Book Review: Barriers and Belonging (Michelle Jarman, Leila Monaghan and Alson Quaggin Harkin)

Reviewed by Michael Northen

"Who is my audience?" is one of the first questions beginning writers are told to ask themselves. For the editors of Barriers and Belongings: Personal Narratives of Disability, Michelle Jarman, Leila Monaghan and Alison Quaggin Harkin, this question is the guiding star. One doesn't have to be involved in a disabilities studies chat for long to hear the prospective teacher of an introductory course on disability studies ask about available materials. Inevitably, many of the suggestions are offered are almost overwhelmingly theoretical texts written by academics for academics. As Jarmon and Monaghan point out in their introduction, "Despite the breath of the field, there are few introductory works available." Their mission, in short, is to provide one.

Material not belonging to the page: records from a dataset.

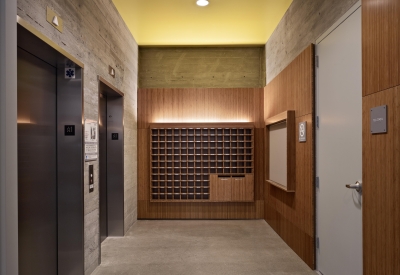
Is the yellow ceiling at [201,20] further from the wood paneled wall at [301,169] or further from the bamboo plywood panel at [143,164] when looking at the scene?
the bamboo plywood panel at [143,164]

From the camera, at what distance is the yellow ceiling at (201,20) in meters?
4.11

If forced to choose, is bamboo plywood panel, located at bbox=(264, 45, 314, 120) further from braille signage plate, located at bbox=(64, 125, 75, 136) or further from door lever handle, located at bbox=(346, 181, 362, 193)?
braille signage plate, located at bbox=(64, 125, 75, 136)

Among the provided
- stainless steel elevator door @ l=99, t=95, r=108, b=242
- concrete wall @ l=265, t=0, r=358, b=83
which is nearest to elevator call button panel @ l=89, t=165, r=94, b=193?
stainless steel elevator door @ l=99, t=95, r=108, b=242

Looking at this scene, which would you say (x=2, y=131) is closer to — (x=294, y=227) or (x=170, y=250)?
(x=170, y=250)

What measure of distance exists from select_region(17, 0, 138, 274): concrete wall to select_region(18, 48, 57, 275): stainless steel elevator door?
31 cm

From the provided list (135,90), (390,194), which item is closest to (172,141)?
(135,90)

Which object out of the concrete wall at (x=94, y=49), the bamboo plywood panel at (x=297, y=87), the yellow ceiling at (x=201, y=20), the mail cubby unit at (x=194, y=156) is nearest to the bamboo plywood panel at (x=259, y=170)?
the mail cubby unit at (x=194, y=156)

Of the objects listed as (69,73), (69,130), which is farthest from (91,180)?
(69,73)

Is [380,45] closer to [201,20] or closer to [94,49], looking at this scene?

Barriers and Belonging sets out to wipe the slate clean and assume that they are dealing with a beginning course for undergraduates who, while they may have some sort of interest in disability, know little about it and almost nothing about prevailing disability theory. One of the major distinctions that one encounters in almost any discussion of disability is the difference between the medical model and models of social or cultural construction. To the lay person, this is not an obvious distinction, nor is it even apparent why the medical model is problematic in the eyes of many disability advocates. What Jarmon and company do is what any teacher with an instinct for how learning works would do and that is go back and meet the students where they are. They assume that most students become engaged not by being overlaid with theory but by meeting other individual voices that they can engage with as actual human beings. Among non-academics, the greatest number of disability-related books sales comes from works of personal narrative. The creators of Barriers and Belongings seize upon this fact and use personal narrative as their medium.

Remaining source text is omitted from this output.